Sin embargo, sí pueden asociarse con otras células en la sangre para combatir activamente el cáncer, explica el especialista.

El sedentarismo es uno de los principales factores de riesgo para las enfermedades no transmisibles. Foto ilustrativa Shutterstock.

El sedentarismo es uno de los principales factores de riesgo para las enfermedades no transmisibles. Foto ilustrativa Shutterstock.

“Las mioquinas en sí mismas no indican a las células que mueran, pero sí envían señales a nuestras células inmunitarias, las células T, para que ataquen y destruyan las células cancerosas», aclara.

En tanto, Newton agrega que el ejercicio también complementa otros tratamientos para el cáncer de próstata, como la terapia de privación de andrógenos, que es eficaz y se prescribe comúnmente, pero que también puede conducir a una reducción significativa de la masa magra y un aumento de la masa grasa.

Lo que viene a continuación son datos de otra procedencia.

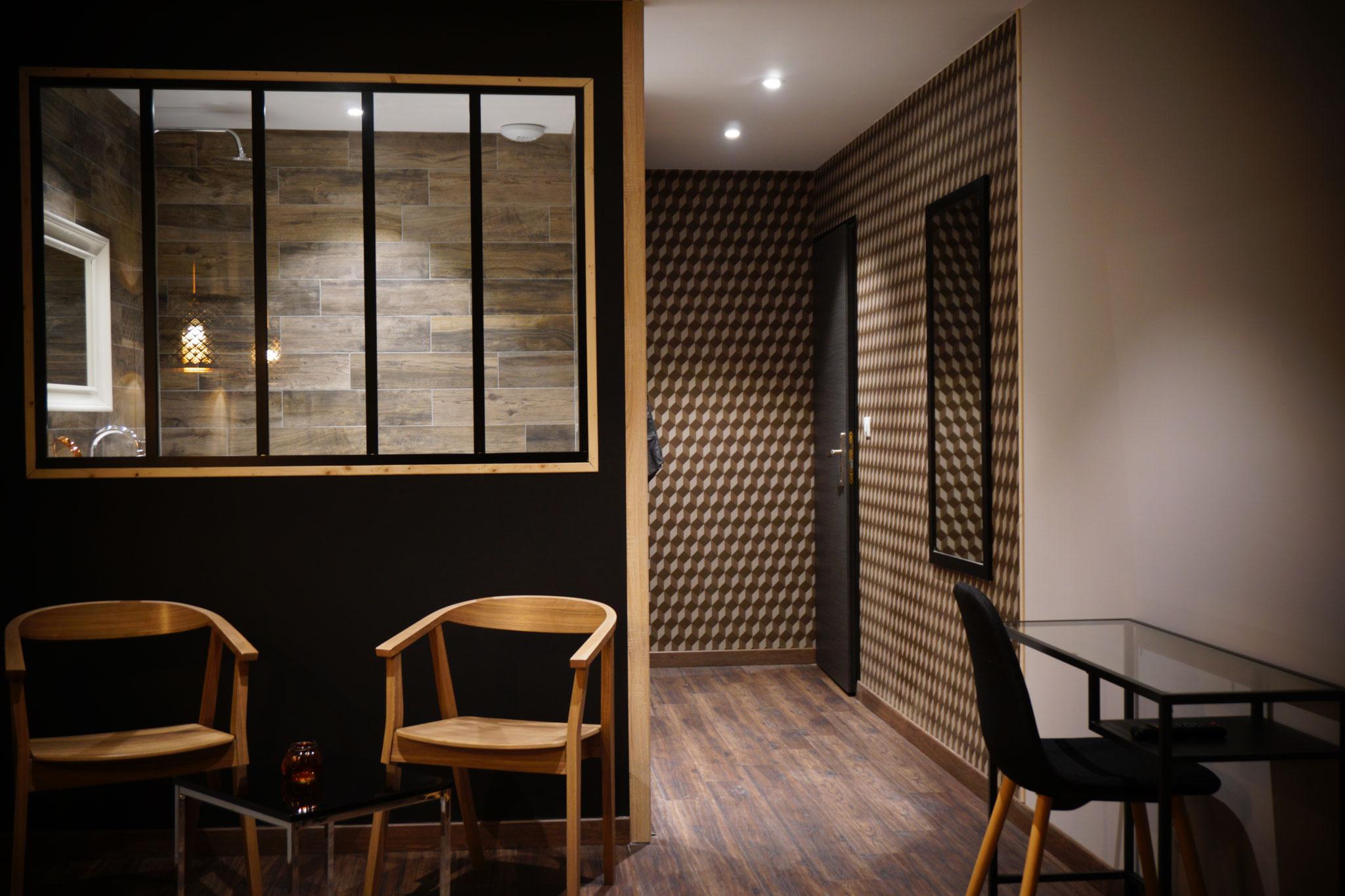 """Gîte """"Les Cépages"""", vue intérieure de la Chambre """"Boisée"""" : espace de vie, entrée, couloir"""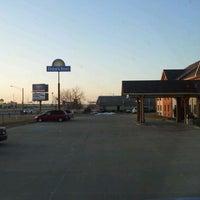 Photo taken at Days Inn by Trucker4Harvick . on 2/27/2012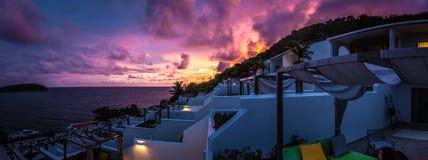 Por do sol sobre Nai Harn Resort - o Phuket Imagem de Stock Royalty Free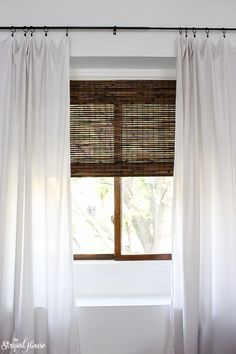 Kitchen Living Rooms window makeover with bamboo blinds, white curtains and classic black curtain rod Living Room Decor Curtains, Bedroom Blinds, Living Room Windows, Living Room Window Treatments, Bamboo Blinds, Wood Blinds, Window Blinds, Fabric Blinds, Curtains Or Blinds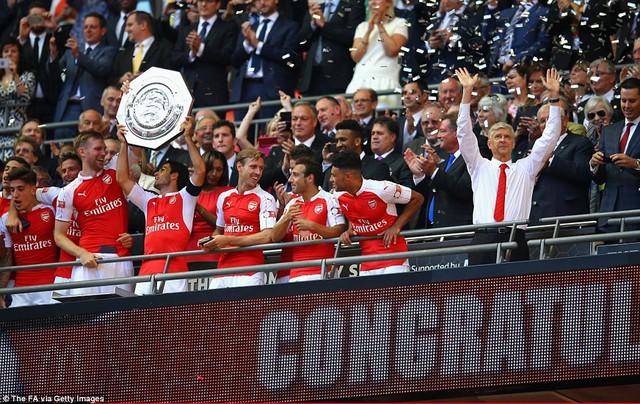 ẢNH: Nhìn lại 10 trận đấu giữa Arsenal và Chelsea - Ảnh 3.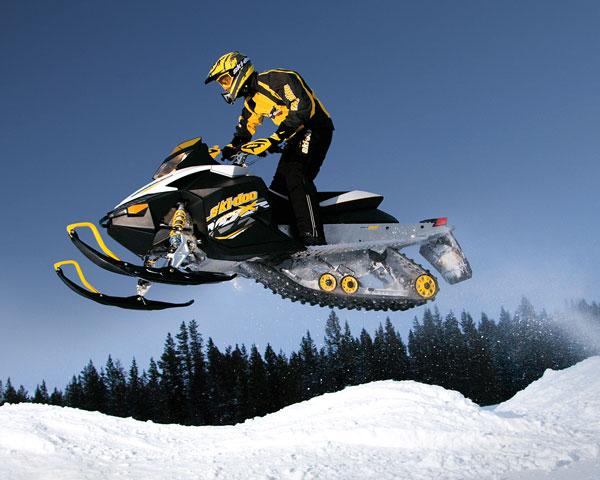 Тест драйв снегоходов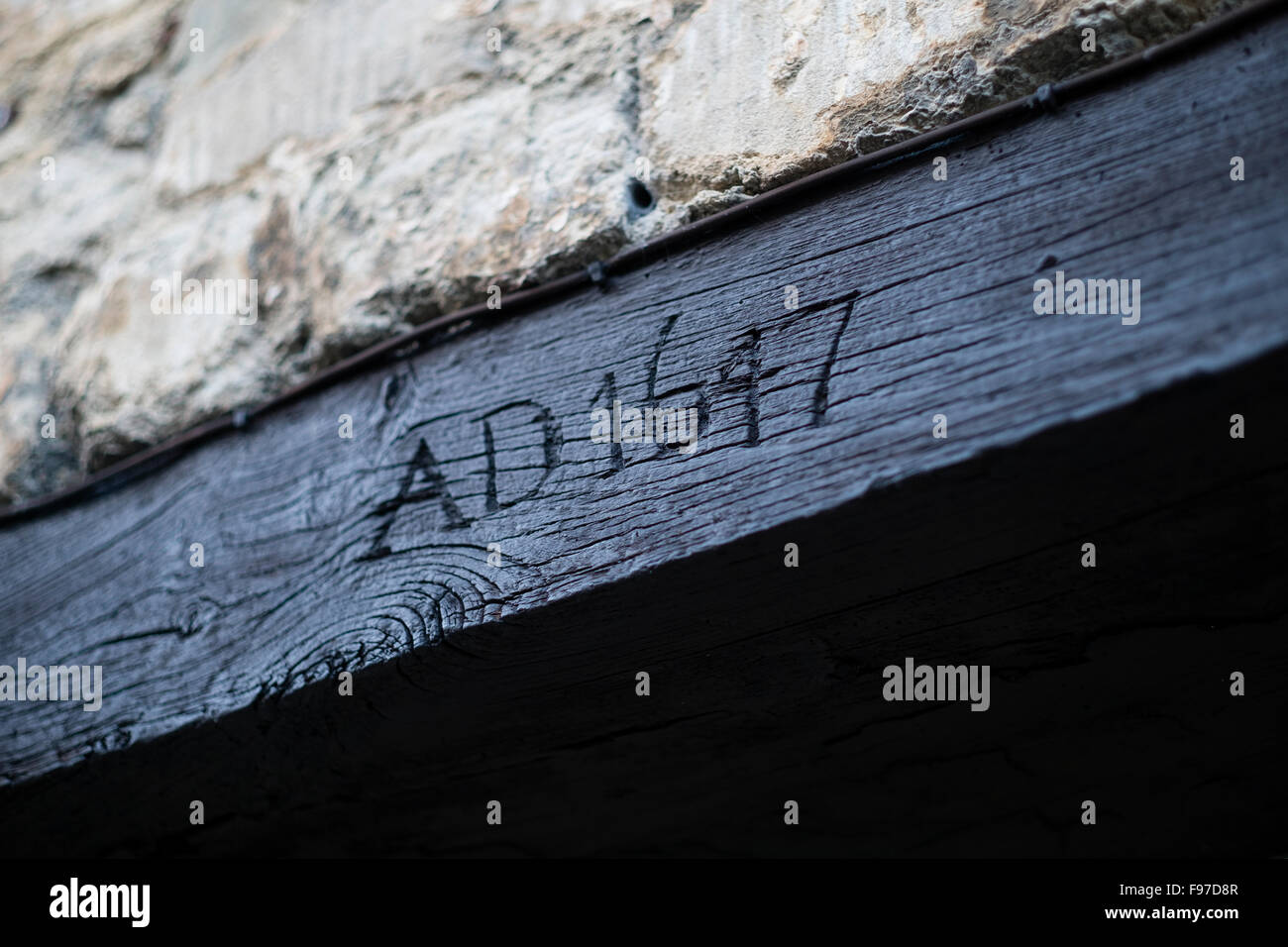 L'anno della data di annuncio 1647 intagliato in un telaio di porta di un vecchio edificio storico a Cirencester, Immagini Stock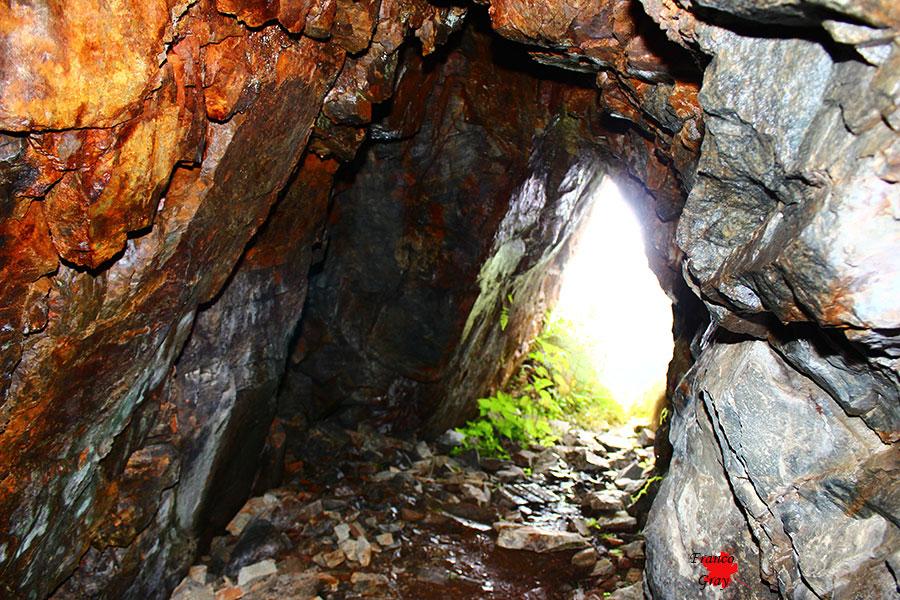 Luce che si insinua nei cunicoli di una vecchia miniera abbandonata
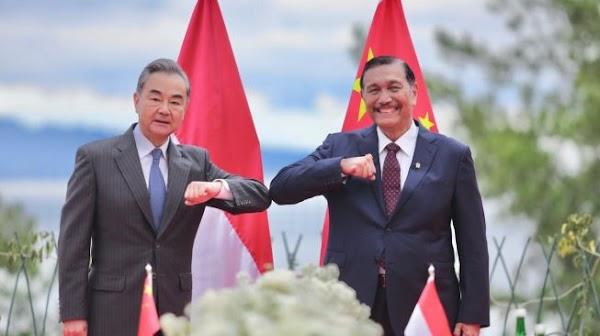 Menlu China Telponan Sama Luhut, Bicarakan Covid, Investasi dan Danau Toba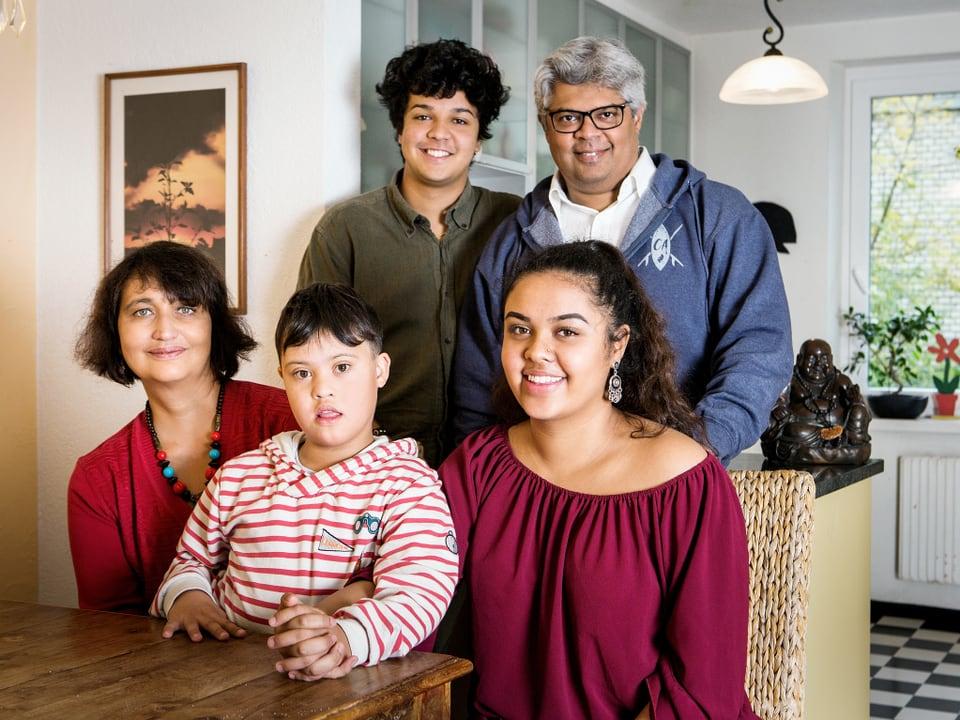 Familie Hosali.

Esto, según detalla, puede derivar en que el paciente padezca obesidad sarcopénica (ser obeso con baja masa muscular), lo cual implica un empeoramiento de su salud, así como peores resultados respecto al cáncer.

Un amplio impacto

Si bien este estudio se centró en el cáncer de próstata -según indican, por ser el cáncer no cutáneo más común entre los hombres y debido también al alto número de muertes de pacientes-, Newton confía en que los hallazgos tengan un impacto más amplio.

«Creemos que este mecanismo se aplica a todos los cánceres«, afirma.

Mientras tanto, ECU está llevando a cabo más estudios, incluido un ensayo en el que los pacientes con cáncer de próstata en estado avanzado se someten a un programa de ejercicio de seis meses. Aunque los resultados aún están pendientes, Newton adelanta que los hallazgos preliminares son alentadores.

“Estos hombres tienen una alta carga de enfermedad, muchos efectos secundarios del tratamiento y se encuentran muy mal, pero aún pueden producir medicamentos contra el cáncer desde adentro«, asegura.

«Es importante, ya que esto podría ser un indicio de por qué los hombres, incluso con cáncer avanzado, si son físicamente activos, no empeoran tan rápido«, concluye.